## BEGIN

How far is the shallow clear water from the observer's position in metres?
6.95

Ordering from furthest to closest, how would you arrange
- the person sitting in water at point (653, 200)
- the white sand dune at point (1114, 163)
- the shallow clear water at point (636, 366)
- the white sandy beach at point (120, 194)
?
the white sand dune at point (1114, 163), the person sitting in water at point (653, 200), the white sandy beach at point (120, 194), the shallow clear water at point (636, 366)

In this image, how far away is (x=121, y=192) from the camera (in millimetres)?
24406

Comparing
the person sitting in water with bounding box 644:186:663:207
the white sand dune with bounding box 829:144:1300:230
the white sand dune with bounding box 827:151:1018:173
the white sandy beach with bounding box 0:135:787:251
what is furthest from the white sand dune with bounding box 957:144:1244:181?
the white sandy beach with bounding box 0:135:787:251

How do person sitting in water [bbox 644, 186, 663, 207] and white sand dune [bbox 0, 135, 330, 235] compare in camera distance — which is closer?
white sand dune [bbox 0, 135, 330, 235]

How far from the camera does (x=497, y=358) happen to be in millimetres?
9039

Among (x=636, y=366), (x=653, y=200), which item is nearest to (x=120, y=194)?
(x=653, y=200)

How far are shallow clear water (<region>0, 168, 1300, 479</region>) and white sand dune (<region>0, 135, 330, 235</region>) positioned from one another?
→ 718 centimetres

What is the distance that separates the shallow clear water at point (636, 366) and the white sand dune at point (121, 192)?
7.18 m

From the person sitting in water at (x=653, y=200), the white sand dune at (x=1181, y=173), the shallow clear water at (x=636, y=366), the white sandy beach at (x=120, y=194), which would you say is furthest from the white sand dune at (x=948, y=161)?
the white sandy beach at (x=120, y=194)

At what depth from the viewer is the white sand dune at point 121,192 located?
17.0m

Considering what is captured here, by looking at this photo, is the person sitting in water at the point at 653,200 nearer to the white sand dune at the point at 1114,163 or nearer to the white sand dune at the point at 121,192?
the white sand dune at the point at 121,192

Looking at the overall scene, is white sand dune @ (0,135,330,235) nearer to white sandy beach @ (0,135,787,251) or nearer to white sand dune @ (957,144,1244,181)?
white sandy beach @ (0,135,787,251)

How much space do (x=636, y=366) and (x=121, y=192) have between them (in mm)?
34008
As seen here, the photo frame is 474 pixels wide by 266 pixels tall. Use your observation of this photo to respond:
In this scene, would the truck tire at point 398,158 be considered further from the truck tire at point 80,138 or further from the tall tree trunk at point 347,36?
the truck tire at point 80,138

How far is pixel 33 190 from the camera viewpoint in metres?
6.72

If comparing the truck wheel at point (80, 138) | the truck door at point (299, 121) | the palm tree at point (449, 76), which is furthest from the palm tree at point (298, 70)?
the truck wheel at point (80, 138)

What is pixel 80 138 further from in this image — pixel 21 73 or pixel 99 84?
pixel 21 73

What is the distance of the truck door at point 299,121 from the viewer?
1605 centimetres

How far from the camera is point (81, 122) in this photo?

## END

Stated task: Show every line of the items above that contains the word "millimetres", treating uppercase and lowercase as different.

Task output:
In this image, how far away is (x=121, y=192) from the camera (in millimetres)?
How far from the camera does (x=497, y=358) happen to be in millimetres?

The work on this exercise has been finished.